I agree with the sentiment to use swapfiles rather than swap partitions -- the
flexibility is appealing (though in practice I rarely need to change the
dimensions of mine) and the lack of measurable difference in performance over
partitions removes any arguments in favour of dedicated partitions anymore.

But on my secure systems everything other than /boot is encrypted on, so I get
encrypted swapfiles just by creating them as /swapfile.x -- I have a saltstack
recipe that creates these on new installs automatically now, too, and that
doesn't need to be changed for encrypted or non-encrypted root file systems.

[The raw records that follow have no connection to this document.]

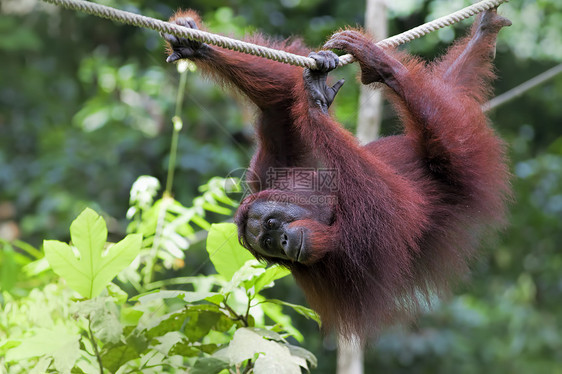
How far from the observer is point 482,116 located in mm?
3014

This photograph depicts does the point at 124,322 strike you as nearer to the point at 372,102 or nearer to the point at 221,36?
the point at 221,36

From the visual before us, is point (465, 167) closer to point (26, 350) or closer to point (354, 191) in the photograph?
point (354, 191)

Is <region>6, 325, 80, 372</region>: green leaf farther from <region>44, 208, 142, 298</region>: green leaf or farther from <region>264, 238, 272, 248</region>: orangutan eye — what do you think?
<region>264, 238, 272, 248</region>: orangutan eye

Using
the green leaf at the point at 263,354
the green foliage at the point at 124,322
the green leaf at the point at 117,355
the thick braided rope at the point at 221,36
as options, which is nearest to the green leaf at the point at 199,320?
the green foliage at the point at 124,322

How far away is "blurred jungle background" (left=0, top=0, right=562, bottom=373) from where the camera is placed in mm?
6508

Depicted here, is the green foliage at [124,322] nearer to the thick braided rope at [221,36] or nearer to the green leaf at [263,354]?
the green leaf at [263,354]

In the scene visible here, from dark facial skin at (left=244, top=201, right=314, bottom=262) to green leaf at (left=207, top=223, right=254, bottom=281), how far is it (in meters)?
0.08

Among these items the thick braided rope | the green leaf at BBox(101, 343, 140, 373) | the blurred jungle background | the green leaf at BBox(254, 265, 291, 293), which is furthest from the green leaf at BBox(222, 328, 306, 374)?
the blurred jungle background

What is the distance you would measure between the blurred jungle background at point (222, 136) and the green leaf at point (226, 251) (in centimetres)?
305

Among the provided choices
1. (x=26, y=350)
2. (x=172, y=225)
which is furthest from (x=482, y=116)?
(x=26, y=350)

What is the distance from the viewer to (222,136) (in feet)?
22.4

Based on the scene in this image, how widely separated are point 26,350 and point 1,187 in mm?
5662

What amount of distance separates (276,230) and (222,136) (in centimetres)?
413

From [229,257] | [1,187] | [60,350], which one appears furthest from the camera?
[1,187]
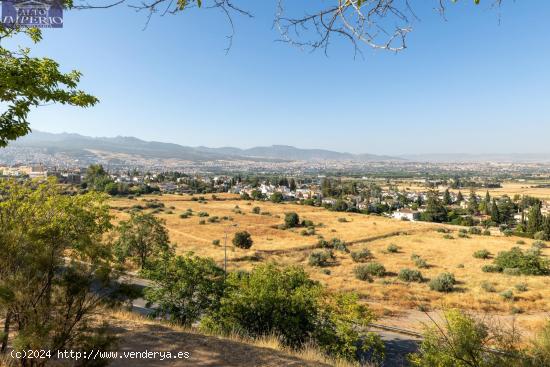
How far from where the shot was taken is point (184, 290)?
13211 mm

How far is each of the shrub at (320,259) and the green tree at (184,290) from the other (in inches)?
904

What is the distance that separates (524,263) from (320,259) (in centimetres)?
2053

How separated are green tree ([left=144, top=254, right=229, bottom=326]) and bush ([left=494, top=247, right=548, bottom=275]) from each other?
3307 centimetres

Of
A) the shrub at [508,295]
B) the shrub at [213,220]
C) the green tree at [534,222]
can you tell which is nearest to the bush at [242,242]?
the shrub at [213,220]

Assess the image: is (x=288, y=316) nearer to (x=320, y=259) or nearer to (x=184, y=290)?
(x=184, y=290)

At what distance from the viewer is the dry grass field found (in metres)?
23.8

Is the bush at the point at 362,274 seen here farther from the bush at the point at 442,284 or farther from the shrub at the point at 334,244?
the shrub at the point at 334,244

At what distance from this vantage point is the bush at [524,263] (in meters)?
32.0

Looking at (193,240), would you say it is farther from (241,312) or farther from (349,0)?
(349,0)

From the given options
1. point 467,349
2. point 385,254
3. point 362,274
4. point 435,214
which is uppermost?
point 467,349

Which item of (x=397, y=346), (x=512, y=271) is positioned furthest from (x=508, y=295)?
(x=397, y=346)

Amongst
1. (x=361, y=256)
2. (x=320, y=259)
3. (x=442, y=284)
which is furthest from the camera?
(x=361, y=256)

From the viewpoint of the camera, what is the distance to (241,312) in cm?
1197

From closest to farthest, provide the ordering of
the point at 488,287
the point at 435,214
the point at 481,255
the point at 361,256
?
1. the point at 488,287
2. the point at 361,256
3. the point at 481,255
4. the point at 435,214
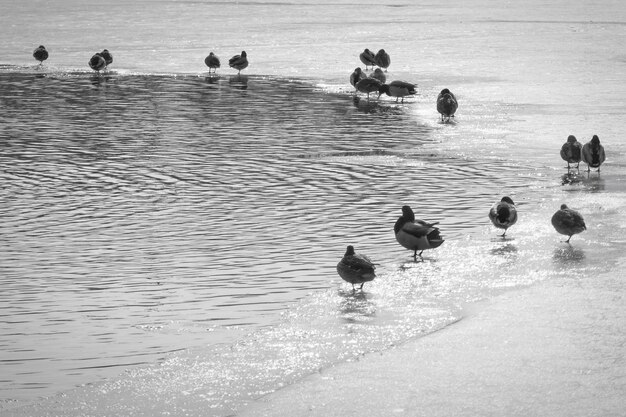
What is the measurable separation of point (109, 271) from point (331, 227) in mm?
3406

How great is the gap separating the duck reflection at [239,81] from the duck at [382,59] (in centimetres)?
396

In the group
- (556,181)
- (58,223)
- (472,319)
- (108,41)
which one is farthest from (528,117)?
(108,41)

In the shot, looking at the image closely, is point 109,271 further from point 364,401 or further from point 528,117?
point 528,117

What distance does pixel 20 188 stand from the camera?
17.0m

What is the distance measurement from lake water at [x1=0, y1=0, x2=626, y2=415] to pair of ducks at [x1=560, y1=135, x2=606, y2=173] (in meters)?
0.29

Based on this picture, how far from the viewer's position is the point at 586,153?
17.8 metres

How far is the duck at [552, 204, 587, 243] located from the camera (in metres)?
13.1

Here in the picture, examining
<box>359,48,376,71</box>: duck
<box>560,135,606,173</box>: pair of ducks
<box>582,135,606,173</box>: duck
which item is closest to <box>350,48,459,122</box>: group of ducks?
<box>359,48,376,71</box>: duck

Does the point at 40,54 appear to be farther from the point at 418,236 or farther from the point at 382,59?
the point at 418,236

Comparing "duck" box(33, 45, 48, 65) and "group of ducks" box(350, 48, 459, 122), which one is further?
"duck" box(33, 45, 48, 65)

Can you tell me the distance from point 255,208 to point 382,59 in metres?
17.2

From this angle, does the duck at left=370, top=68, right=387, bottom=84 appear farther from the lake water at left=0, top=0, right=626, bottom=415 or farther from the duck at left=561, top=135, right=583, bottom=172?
the duck at left=561, top=135, right=583, bottom=172

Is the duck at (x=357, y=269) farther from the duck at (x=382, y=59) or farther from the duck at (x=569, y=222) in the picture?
the duck at (x=382, y=59)

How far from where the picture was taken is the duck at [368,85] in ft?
90.7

The automatic creation of these (and decommissioning them later) based on
ephemeral memory usage requirements is an interesting idea, and it's a shame
the author hasn't gotten to that point yet. I wonder how useful that'd be in
practice, though, especially in an era of 'disk is cheap'.

------
biot
For a second I thought it was going to be a short article about installing
OpenBSD which encrypts the swap by default since version 3.9 (released 2006).
It also encrypts different areas of swap with different keys and, when a
particular area isn't needed anymore, the key is erased.

------
cryptonaut
If you're using systemd you can do this by setting up /etc/crypttab[1] which
has a similar format to fstab. For example, here's my swap line:

    
    
         eswap   /dev/mapper/vg0-swap    /dev/urandom            swap,cipher=aes-cbc-essiv:sha256
    

[1]
[http://www.freedesktop.org/software/systemd/man/crypttab.htm...](http://www.freedesktop.org/software/systemd/man/crypttab.html)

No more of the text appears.